There is a common complaint among adults when talking about a new generation of children.
"They're rude and presumptive, self-absorbed and unappreciative."
Those are the major points, anyway.
For adults who are reading this, be warned that your parents weren't always happy with your attitude either.
Nevertheless, the phrases "Yes, sir" and "Yes, ma'am" are seldom heard these days, and there are legions of young people who seem ruthless in the pursuit of rudeness.
The staff at the Warren Area Elementary Center have taken a week to stress things like manners, polite speech and behavior, even kindness.
Who knows if the effort will have a lasting effect on sufficient numbers of children that we adults may notice some change in the attributes that drive us crazy, but at least it's an effort.

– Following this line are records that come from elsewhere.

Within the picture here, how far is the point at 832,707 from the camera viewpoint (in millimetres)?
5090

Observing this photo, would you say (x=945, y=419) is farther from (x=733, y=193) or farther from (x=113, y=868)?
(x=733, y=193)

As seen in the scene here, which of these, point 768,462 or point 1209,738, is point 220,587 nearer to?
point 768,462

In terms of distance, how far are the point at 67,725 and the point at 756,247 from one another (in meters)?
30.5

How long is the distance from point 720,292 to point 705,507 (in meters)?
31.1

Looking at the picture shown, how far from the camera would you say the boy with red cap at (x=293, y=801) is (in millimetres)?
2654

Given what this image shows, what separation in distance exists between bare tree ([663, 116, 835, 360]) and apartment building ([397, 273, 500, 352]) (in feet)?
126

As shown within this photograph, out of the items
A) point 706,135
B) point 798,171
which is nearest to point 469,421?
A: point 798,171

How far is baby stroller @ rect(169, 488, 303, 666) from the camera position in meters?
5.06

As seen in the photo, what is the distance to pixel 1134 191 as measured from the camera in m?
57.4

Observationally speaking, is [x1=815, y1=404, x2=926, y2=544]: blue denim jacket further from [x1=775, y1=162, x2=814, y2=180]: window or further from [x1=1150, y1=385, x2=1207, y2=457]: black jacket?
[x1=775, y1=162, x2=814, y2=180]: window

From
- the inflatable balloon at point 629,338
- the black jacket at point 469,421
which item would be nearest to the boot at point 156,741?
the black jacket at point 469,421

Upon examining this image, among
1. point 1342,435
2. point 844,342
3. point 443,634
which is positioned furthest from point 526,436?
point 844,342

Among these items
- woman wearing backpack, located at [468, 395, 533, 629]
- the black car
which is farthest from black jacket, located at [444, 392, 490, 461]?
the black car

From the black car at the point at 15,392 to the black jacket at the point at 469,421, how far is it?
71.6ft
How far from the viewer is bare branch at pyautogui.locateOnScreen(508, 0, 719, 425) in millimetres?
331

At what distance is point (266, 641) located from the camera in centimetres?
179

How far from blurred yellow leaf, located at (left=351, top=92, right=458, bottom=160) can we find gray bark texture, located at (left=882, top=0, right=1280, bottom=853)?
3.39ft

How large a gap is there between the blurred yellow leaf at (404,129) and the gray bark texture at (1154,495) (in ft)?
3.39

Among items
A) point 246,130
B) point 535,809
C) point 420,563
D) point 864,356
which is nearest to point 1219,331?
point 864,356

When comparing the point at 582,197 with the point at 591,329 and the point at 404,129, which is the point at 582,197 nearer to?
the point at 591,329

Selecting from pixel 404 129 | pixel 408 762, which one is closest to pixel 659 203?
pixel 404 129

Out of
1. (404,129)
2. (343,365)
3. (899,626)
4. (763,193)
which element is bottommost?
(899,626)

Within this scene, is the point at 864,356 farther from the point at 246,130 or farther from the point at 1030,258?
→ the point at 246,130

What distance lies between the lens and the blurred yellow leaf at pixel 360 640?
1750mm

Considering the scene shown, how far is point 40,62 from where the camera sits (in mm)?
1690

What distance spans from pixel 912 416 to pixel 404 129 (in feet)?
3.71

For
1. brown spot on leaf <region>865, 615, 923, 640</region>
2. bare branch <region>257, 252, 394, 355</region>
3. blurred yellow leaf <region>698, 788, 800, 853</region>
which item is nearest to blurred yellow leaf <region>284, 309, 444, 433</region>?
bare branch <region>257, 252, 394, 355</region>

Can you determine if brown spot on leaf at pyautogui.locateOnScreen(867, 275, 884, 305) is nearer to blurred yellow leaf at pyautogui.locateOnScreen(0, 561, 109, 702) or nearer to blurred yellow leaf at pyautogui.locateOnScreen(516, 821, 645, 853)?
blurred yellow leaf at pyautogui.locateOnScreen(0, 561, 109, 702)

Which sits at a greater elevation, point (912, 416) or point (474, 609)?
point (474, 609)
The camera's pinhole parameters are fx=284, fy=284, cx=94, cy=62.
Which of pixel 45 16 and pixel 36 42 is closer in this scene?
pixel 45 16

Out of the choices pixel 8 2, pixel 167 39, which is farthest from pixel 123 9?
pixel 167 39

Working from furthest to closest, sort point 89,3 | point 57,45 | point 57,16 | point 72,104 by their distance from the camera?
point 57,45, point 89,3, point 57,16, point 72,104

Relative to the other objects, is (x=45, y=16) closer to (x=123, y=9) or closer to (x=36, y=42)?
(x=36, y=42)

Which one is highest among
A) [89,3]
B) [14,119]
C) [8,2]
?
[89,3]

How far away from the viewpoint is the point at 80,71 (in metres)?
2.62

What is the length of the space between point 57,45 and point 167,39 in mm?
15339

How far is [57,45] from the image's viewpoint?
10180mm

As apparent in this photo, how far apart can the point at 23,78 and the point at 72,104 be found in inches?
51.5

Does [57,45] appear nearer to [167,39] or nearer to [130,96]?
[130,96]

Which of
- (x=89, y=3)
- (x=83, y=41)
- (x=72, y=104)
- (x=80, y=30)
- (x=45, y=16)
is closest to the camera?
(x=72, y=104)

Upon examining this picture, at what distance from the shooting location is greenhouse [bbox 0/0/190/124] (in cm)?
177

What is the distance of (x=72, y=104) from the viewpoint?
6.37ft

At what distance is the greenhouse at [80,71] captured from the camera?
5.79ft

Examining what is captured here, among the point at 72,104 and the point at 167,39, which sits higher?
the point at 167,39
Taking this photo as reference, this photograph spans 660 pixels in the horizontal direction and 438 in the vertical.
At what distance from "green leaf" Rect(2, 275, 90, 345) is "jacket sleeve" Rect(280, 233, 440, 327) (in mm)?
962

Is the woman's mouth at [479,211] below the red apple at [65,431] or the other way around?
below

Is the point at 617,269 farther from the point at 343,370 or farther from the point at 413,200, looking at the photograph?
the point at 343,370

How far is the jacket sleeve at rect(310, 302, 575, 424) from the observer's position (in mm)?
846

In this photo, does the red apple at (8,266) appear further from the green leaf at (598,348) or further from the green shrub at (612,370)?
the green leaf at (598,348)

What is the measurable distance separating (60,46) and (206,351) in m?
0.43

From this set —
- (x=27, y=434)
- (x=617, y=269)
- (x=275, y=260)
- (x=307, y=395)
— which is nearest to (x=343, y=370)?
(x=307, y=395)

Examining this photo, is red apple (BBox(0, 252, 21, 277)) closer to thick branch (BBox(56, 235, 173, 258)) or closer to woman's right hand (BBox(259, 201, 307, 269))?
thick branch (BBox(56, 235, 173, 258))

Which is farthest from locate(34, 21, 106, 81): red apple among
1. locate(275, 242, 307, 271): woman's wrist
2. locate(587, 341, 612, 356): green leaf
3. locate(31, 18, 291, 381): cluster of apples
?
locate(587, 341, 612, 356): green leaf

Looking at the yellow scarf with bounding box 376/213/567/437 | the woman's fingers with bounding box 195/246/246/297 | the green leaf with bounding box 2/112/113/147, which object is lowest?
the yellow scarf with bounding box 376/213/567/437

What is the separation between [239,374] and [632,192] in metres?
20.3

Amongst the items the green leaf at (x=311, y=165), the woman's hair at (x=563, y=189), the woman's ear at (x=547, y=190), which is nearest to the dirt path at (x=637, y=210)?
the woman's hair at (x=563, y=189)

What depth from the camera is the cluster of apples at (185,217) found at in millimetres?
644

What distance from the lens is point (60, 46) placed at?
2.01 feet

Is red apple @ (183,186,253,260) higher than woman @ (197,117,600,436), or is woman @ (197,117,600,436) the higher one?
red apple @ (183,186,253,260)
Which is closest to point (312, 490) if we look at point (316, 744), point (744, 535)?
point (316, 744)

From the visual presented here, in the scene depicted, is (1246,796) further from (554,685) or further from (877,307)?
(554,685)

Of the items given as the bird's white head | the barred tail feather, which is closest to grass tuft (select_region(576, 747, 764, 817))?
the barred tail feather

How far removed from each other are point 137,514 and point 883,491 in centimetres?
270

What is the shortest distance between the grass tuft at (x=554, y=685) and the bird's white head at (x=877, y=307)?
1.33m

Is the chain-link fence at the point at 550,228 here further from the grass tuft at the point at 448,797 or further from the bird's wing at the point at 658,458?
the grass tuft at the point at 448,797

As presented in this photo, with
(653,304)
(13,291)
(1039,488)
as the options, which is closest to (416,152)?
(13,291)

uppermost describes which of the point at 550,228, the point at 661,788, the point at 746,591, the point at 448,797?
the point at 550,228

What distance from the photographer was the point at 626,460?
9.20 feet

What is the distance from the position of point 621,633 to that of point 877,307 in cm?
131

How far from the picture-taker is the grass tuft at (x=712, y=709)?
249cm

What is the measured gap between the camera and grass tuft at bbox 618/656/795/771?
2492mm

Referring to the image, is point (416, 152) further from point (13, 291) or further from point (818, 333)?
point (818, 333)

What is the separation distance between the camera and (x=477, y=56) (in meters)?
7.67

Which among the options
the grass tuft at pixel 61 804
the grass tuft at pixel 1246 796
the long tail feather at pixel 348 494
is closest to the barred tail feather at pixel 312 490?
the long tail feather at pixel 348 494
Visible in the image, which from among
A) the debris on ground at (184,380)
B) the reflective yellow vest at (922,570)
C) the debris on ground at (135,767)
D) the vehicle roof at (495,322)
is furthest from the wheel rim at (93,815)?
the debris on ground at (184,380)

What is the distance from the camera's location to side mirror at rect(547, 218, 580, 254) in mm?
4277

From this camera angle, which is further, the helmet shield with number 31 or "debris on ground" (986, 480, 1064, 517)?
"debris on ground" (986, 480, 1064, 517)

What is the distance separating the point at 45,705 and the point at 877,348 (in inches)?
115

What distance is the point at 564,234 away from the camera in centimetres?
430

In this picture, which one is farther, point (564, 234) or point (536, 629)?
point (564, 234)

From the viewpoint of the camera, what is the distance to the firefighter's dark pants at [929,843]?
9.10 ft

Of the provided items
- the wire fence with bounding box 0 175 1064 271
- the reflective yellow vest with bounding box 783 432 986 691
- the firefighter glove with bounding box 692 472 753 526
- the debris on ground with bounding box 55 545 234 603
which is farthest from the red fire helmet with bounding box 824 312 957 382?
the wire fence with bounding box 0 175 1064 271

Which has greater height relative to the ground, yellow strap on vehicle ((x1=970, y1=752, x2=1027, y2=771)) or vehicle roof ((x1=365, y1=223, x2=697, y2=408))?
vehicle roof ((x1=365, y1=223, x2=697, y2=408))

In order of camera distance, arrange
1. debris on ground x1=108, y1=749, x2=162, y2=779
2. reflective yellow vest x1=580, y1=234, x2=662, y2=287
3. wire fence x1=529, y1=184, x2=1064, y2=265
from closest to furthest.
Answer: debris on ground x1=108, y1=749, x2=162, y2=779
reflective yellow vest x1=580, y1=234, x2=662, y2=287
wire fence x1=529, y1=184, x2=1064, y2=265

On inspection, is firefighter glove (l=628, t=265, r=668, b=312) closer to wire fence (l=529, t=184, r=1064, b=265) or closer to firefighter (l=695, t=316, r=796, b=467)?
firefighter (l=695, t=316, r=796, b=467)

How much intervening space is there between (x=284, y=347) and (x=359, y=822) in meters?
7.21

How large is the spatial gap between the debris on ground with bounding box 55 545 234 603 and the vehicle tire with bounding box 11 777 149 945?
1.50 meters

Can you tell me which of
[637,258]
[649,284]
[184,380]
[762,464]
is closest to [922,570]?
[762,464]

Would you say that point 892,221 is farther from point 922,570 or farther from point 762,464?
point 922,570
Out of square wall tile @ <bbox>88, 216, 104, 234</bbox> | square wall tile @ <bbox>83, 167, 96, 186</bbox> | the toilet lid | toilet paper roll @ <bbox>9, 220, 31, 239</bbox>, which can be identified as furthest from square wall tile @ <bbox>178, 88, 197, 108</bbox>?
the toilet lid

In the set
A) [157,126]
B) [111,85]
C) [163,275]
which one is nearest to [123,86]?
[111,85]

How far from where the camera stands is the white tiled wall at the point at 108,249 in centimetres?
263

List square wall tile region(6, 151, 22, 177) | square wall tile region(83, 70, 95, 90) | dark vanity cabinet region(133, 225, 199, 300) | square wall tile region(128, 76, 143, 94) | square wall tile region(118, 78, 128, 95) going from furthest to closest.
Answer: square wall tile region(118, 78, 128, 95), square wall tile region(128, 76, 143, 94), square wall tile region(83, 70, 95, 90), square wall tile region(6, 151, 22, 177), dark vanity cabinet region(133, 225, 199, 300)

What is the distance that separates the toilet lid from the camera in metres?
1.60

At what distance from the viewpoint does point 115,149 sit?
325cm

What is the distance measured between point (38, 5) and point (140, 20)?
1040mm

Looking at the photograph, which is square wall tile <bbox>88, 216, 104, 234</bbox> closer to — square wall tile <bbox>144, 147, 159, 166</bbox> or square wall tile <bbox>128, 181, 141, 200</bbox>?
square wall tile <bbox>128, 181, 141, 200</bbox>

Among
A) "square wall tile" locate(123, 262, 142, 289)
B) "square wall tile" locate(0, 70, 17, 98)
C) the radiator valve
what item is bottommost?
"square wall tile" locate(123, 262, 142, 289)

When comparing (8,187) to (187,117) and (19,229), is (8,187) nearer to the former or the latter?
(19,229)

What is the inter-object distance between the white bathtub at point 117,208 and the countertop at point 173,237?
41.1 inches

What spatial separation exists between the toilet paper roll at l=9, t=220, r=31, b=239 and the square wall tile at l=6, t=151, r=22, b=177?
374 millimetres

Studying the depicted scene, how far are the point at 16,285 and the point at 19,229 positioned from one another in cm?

So, why is this being presented by the schools? Isn't this the role of parents and therefore an intrusion into the parent/child relationship?
Answer 1: It's being presented in the schools because, apparently, it isn't adequately taught elsewhere.
Answer 2: No.
For those who complain about schools overstepping their bounds in the fostering of social and cultural mores, let us remind them that in the "good old days" manners and decorum, kindness and compassion were common lessons in school, just as a few classes in penmanship were also de rigueur.
Are we pining for the days of blackboards, inkwells and one-room schools?
But we do appreciate the effort at WAEC to restore some of the manners an older generation took for granted.